En los veinte días que estuvo hospitalizado le facilitaron solicitar la protección internacional. De Las Palmas fue enviado a Valencia, donde estuvo dos meses y finalmente le enviaron al programa de protección internacional de San Juan de Dios en León.

«Este año casi lo llamo como una luna de miel», asegura. Después de 42 años de lucha y sufrimiento, sobreviviendo la mayor parte del tiempo en la calle, puede soñar. Le gustaría aprender peluquería y quitarse ese bulto que le ha salido entre la nuca y la espalda. «Si alguien quiere ayudarle...», dice la intérprete.

«Estoy muy contento en España», aunque, a veces, cuando camina, nota el rechazo social: «En la sociedad leonesa hay quien respeta la diversidad pero también hay quien tiene fobia hacia el extranjero. A veces me siento señalado. Esto no lo viví en Valencia», afirma. Alaba los programas y organizaciones que trabajan «por la humanidad. Te escuchan y a veces te solucionan problemas». Además de las clases de idioma y la formación para la inserción laboral ha precisado ayuda psicológica: «Cualquier paciente, aunque esté sonriendo, por dentro sufre muchos dolores», apostilla.
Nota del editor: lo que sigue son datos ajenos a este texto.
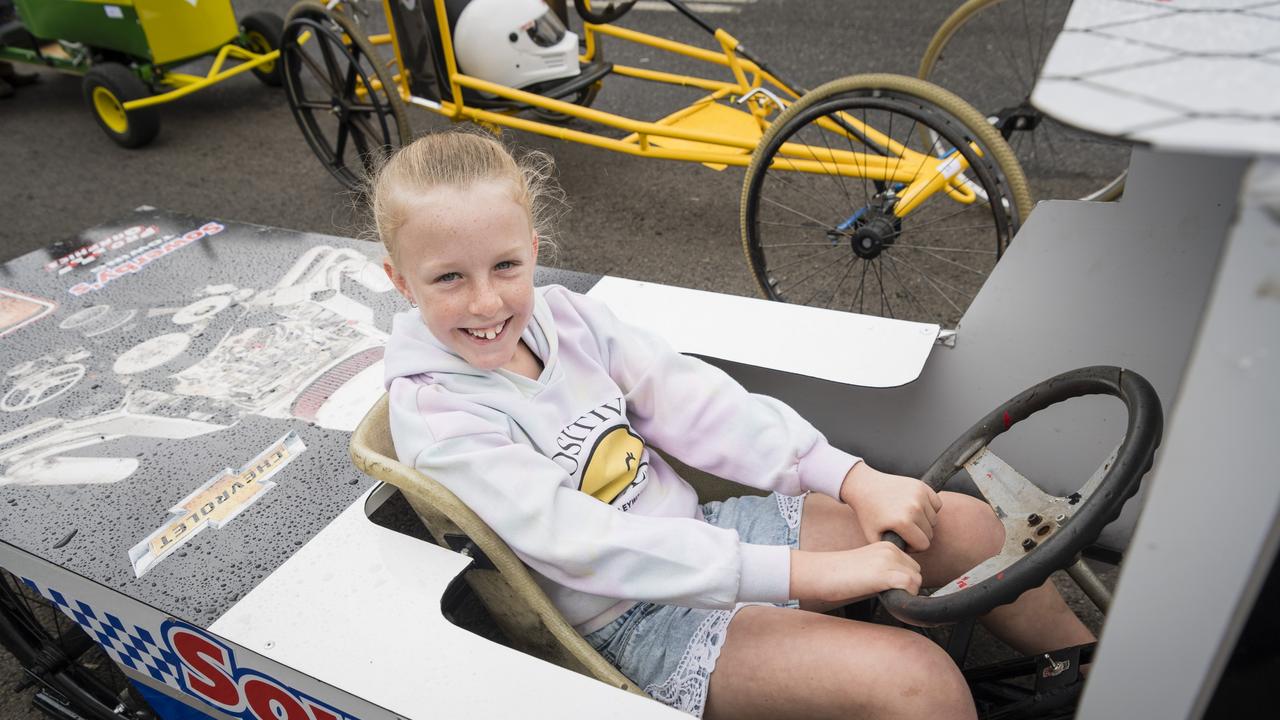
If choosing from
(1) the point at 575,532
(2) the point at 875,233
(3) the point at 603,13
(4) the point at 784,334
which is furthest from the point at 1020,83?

Nabil se declara no creyente, pero cree que el islam es una religión de paz que algunas manipulan a su antojo. «Lo importante es no hacer daño. Ninguna religión manda que te insulten y escupan por ser homosexual», dice con vehemencia, consciente de que la raíz del problema empieza en casa: «Si los propios padres rechazan al homosexual dentro de la familia. ¿Cómo esperamos que la sociedad nos acoja y nos quiera?», se pregunta.

Con su tarjeta roja, la que en contra del sentido habitual de este término le permite estar en España, empieza a pasar página.